■ **SELECTED PASSAGE**:
——————————
38 percent of the participants identify themselves as full-stack developers. Back-end accounts for 14 percent, while front-end and desktop or enterprise application developers each account for about 6 percent. Despite a large selection, the next largest group could not find a proper job description - they identiy as "other". 

Also interesting: 42 people, about 5 percent, belong to the C-Level - they seem to be management personnel that codes or used to code.

This is an interesting parallel to some of the biggest IT companies like Google, Amazon, Microsoft or Facebook, where the founders were all developers themselves.

Open Source: Around 9 percent regularly contribute to open source projects, 38 percent occasionally, 10 have given up and 42 percent have not found time for it (yet).
 

67 percent of the participants code in their free time. Understandably, this number is a bit lower for participants with children. But where else is there a professional group that pursues its professional activity with joy during their "free" time. Perhaps the work-life balance is less of an issue for these software developers because "work" is already "life" for them.

Participants have been coding for a long time: only 27 percent have done so for less than 10 years - over 40 percent for more than 18 years.
——————————
■ **SOURCE MATERIAL**:
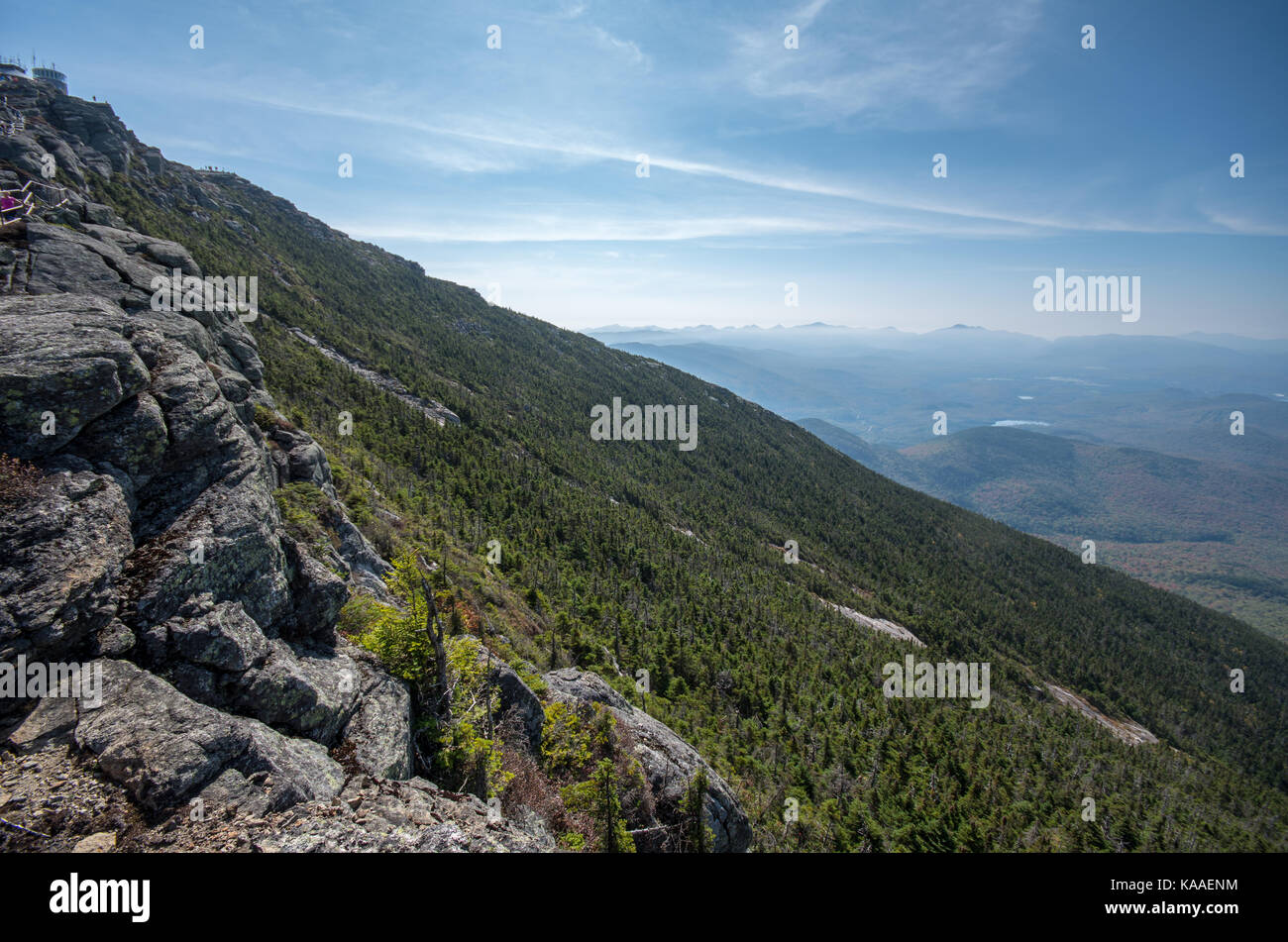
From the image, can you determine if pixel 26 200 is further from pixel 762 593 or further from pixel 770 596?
pixel 770 596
——————————
■ **WRITTEN INSTRUCTION**:
Answer these questions from the developer survey passage.
1. What percentage of participants identify themselves as full-stack developers?
2. What percentage of participants code in their free time?
3. What percentage of participants have been coding for less than 10 years?

■ **EXERCISE SOLUTION**:
1. 38 percent
2. 67 percent
3. 27 percent